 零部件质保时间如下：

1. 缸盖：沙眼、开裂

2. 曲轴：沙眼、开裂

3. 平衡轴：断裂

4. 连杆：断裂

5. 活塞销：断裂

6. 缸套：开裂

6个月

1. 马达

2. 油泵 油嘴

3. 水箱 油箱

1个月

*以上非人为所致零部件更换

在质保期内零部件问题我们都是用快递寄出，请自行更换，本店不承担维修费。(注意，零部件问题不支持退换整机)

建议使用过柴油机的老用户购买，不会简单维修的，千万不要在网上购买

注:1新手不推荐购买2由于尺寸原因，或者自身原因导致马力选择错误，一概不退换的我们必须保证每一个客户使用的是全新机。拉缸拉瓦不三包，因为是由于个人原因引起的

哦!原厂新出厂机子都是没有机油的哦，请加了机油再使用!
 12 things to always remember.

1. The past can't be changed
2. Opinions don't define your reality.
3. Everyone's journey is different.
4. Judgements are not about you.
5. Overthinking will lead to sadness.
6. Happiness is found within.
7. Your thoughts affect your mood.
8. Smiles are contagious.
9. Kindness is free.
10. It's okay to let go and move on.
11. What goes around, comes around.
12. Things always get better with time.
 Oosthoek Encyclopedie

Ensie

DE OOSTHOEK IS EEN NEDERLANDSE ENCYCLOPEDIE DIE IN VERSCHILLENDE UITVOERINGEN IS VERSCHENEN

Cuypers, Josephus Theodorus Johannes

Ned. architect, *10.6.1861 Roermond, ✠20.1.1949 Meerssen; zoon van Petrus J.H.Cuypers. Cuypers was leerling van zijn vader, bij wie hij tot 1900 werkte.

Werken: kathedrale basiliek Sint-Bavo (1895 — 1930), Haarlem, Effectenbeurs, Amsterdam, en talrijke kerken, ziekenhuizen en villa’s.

====

ABOUT THIS TASK = Extract every line above that contains the word "Cuypers".

RESULT =
Cuypers, Josephus Theodorus Johannes
Ned. architect, *10.6.1861 Roermond, ✠20.1.1949 Meerssen; zoon van Petrus J.H.Cuypers. Cuypers was leerling van zijn vader, bij wie hij tot 1900 werkte.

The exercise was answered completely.